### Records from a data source
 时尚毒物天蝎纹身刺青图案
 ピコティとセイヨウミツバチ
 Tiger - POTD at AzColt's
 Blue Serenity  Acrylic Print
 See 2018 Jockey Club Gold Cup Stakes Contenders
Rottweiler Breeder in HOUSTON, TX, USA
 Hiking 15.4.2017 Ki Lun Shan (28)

--

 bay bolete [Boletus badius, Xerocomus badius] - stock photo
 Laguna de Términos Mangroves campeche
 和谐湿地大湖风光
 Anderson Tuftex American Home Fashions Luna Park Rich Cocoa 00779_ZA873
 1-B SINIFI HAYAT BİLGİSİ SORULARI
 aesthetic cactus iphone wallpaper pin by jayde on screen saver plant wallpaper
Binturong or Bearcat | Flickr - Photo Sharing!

### Required action
In the data above, retype exactly and only the lines between the one holding "Rottweiler Breeder in HOUSTON, TX, USA" and the one holding "Hiking 15.4.2017 Ki Lun Shan (28)", inclusive.

### Final answer
Rottweiler Breeder in HOUSTON, TX, USA
 Hiking 15.4.2017 Ki Lun Shan (28)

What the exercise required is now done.